Задание A.
Выпишите из записей все строки, в которых встречается слово «numbered». Регистр букв имеет значение.

Представленный текст.
• • •
Посвящение относится к стихотворению, которое Цветаева написала вслед за письмом к Ахматовой — 18 сентября 1921 года. В нем образ Маяковского как бы продолжает Егорушку: великан, наделенный могучей силой, а еще — «певец площадных чудес», «гордец чумазый». Так и видится за этим стихотворением написанная за год до него картина Кустодиева «Большевик»: богатырь с алым полотнищем и развевающимся шарфом победно шествует над домами (городами). Да это же сам Иван из поэмы «1 500 000 000» — Маяковский в облике своего героя:

Превыше крестов и труб,
Крещенный в огне и дыме,
Архангел-тяжелоступ —
Здорово, в веках Владимир!
..........................
Здорово, булыжный гром!
Зевнул, козырнул — и снова
Оглоблей гребет — крылом
Архангела ломового.

=====

«Москва, 10-го р<усского> сентября 1921 г.

Дорогая моя Пра!

Аля спит и видит Вас во сне. Ваше письмо перечитывает без конца и каждому ребенку в пустыре, в котором она гуляет, в случае ссоры победоносно бросает в лицо: «Ты хотя меня и бьешь, а зато у меня крестная мать, которую воспитывал Шамиль!» — «Какой Шамиль?» — «А такой: кавказский царь, на самой высокой горе жил. — Орел!»

Как мне бесконечно жаль, дорогая Пра, что Вы сейчас не с нами! Вы бы уже одним видом своим поддерживали в Але геройский дух, который я вдуваю в нее всей силой вздоха и души.

Пишите нам! Надеюсь, что это письмо Э. Л. Миндлин Вам передаст собственноручно, он много Вам о нас расскажет. С<ережа> жив, далёко.

Целую Вас нежно, люблю.

Марина».

Из записей 1921 года:

«Для меня стихи — дом, «хочу домой» с чужого праздника...»

«Желая польстить царю, мы отмечаем человеческое в нем — дарование, свойство характера, удачное слово, то есть духовное, то есть наше.

Желая польстить нам, цари хвалят: чашку, из которой мы их угощаем, копеечного петуха в руках у нашего ребенка, то есть вещественное, то есть их, то, чем они так сверх-богаты... Каждый до неба превозносит в другом — свое, данное тому в размерах булавочной головки».
• • •
Представленные записи.
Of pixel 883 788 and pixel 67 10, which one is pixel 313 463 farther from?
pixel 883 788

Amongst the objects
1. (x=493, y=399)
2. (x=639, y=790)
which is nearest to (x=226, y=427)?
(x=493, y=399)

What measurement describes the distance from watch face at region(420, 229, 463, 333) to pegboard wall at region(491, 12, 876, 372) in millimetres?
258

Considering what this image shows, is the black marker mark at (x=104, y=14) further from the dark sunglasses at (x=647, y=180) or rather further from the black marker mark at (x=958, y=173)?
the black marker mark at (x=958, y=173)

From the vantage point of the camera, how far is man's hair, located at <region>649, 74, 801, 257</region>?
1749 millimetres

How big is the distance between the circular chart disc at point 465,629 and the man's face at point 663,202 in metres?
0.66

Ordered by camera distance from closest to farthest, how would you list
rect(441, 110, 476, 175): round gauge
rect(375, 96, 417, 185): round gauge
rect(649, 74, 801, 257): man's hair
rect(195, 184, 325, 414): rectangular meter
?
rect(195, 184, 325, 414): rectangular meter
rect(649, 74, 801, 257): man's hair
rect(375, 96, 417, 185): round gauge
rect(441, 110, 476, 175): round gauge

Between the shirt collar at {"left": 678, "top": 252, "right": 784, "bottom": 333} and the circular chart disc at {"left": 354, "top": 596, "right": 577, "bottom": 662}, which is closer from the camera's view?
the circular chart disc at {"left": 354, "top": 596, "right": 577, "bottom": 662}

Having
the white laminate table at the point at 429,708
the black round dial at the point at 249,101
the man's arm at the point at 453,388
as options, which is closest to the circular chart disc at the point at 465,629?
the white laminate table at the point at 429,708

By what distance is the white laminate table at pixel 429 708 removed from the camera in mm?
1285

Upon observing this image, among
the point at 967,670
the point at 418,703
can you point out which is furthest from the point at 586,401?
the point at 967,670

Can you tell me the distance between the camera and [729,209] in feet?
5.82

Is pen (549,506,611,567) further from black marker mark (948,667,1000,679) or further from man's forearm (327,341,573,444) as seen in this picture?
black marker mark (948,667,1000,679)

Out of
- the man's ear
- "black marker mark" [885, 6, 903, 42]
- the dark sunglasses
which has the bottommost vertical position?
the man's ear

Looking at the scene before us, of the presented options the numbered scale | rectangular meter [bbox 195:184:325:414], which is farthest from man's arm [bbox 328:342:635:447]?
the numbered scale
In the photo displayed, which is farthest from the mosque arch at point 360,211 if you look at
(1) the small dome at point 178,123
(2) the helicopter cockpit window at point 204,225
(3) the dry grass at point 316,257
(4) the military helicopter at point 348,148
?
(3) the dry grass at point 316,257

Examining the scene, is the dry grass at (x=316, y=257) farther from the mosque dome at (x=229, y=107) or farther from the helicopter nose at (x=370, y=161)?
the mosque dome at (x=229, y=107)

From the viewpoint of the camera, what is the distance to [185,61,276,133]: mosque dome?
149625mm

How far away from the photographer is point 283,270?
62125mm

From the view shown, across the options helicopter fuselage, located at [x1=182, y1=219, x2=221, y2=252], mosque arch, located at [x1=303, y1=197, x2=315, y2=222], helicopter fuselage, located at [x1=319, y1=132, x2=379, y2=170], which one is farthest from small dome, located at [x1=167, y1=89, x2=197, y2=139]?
• • •
Задание B.
Ответьте по представленному тексту на следующие вопросы:
(i) Какого числа было написано стихотворение, созданное вслед за письмом к Ахматовой?
(ii) Кто, по словам Али, воспитывал её крестную мать?
(iii) Что хвалят цари, желая польстить нам, согласно записи 1921 года?

Правильный ответ A.
Looking at the scene before us, of the presented options the numbered scale | rectangular meter [bbox 195:184:325:414], which is farthest from man's arm [bbox 328:342:635:447]?
the numbered scale

Правильный ответ B.
(i) 18 сентября 1921 года.
(ii) Шамиль.
(iii) Чашку, из которой мы их угощаем, и копеечного петуха в руках у нашего ребенка, то есть вещественное.